I heard sirens in the distance, outside the window, a black man was looking up the street.

'I don't want to be rough on you, but I'd reconsider my attitude about cooperating,' I said to the man in handcuffs. 'When we nail Buchalter, he's going to find out we talked to you first. Who do you think he's going to blame his problems on?'

His face turned ashen.

I rode in the ambulance with Martina to the hospital, then used the phone at the Harrison County Sheriff's Department to call home and Clete's office. I recorded a long message on his machine, assured him Martina was going to be all right, and left him the number of the hospital.

But I would soon discover that I wasn't thinking clearly. I called Ben Motley.

'It's Saturday afternoon. Believe it or not, Robicheaux, I'd like forty-eight hours without thinking about pus bags.'

'Buchalter doesn't take weekends off,' I said.

'You got the woman back. You traced Buchalter to his nest. Count your blessings. Ease up.'

'Now's the time to staple him to the wall, Ben. Call Fart, Barf, and Itch in New Orleans for me.'

'What else?'

'Nothing.' Then I happened to glance at a deputy across the room who was eating a sandwich with his feet on the desk and reading the sports page in the newspaper.

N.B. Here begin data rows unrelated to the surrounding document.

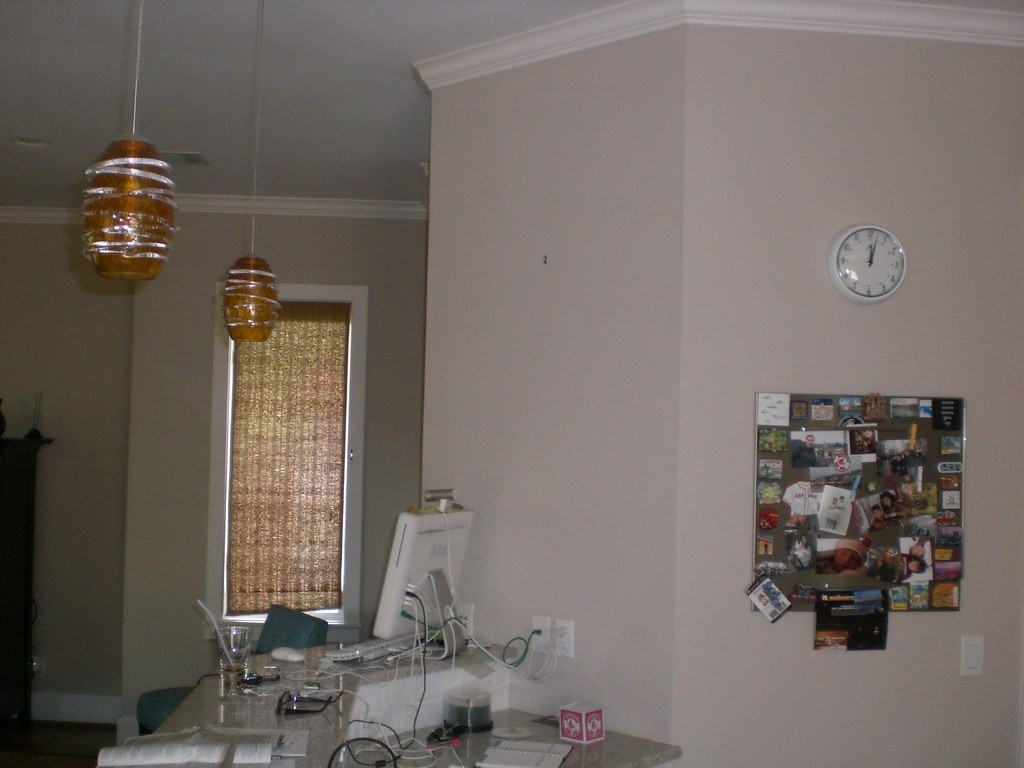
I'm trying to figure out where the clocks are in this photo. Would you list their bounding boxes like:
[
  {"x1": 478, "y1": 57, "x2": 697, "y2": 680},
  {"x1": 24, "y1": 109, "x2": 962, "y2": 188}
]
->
[{"x1": 823, "y1": 224, "x2": 906, "y2": 306}]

'Wait a minute. Do you have this morning's Times-Picayune?'

'What do you want?'

'Look in the personals for me.'

'That's what they do when they're bored over in Vice.'

'Come on, Ben.'

He put down the phone, then I heard newspaper pages rattling.

'Do you see anything in there that looks peculiar?' I said.

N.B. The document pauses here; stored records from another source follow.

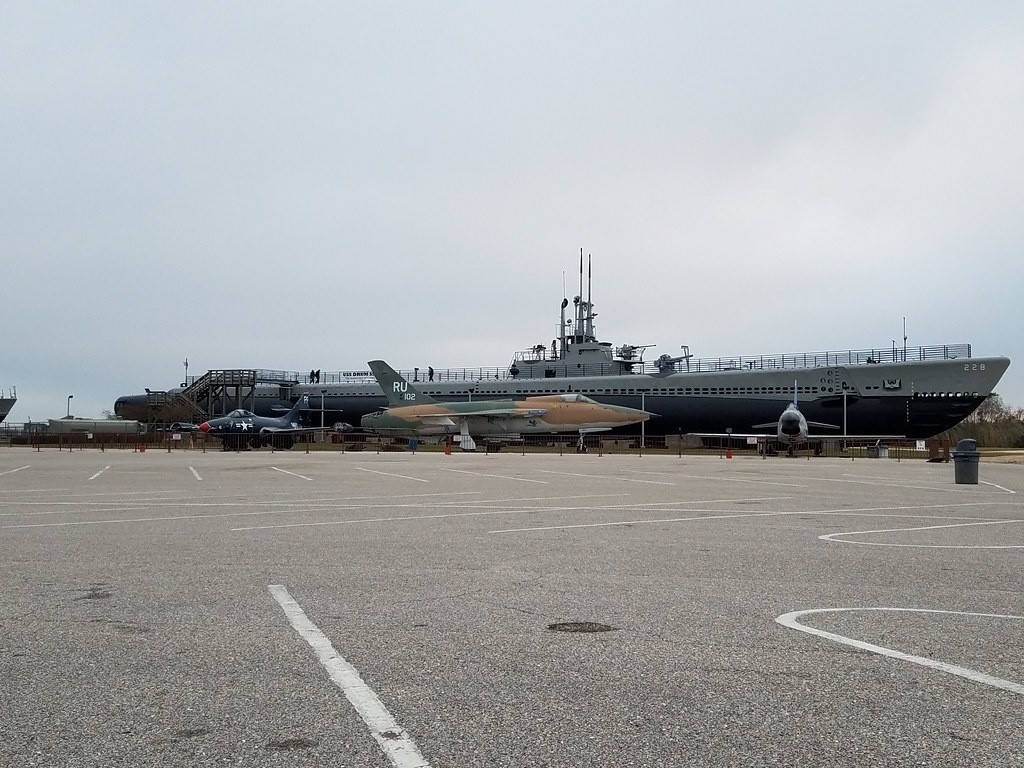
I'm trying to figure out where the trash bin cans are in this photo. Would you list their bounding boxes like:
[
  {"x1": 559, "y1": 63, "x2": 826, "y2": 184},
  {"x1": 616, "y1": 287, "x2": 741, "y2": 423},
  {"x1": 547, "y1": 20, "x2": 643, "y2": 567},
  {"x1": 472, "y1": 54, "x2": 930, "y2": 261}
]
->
[{"x1": 951, "y1": 437, "x2": 981, "y2": 485}]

'That's like asking if there's any washroom graffiti that shouldn't be on a Hallmark card,' he said. 'Hold on… Here's one that's all numbers. No message, just numbers.'

'Read them.' I could hear my own breath in the phone. I wrote the numbers down as he read them off. 'Those are the coordinates for that Nazi sub, Ben. You check with The Times-Picayune, you'll find Clete ran that ad.'

'I don't get it.'

'Buchalter kidnapped Martina and forced Clete to find out where I'd seen the sub. I gave him the coordinates. But it took a couple of days for the ad to come out. Look, we need to get a boat or a chopper out there.'

'Call your own department.'

'We don't have anything available.'

'You think I can snap my fingers on Saturday afternoon and come up with a boat or a helicopter? We don't have jurisdiction out on the salt, anyway.'

'You don't understand. I left a message on Clete's machine. I told him Martina's all right. As soon as he retrieves the message, you know where he's headed.'

'So let him light up the fun house. It's what Purcel does best.'

'He might lose, too. I need a boat.'

'You won't get it from me this weekend.'

'Motley-'

'It's Motley now? Why don't you call Nate Baxter? See what kind of help you get.'

I started back home, It was getting dark now, and the palm trees along the highway were beating in the wind, the rain spinning in my headlights. It would take me at least four and a half hours to reach New Iberia, then another seven, maybe more, with the bad weather, to get my boat down Bayou Teche and into the gulf south of Grand Isle.

I pulled into a filling station by the Pearl River and called Lucinda Bergeron's house. The gum trees around the phone booth were green and brightly lit by the filling station's signs, and the leaves were ripping like paper in the wind.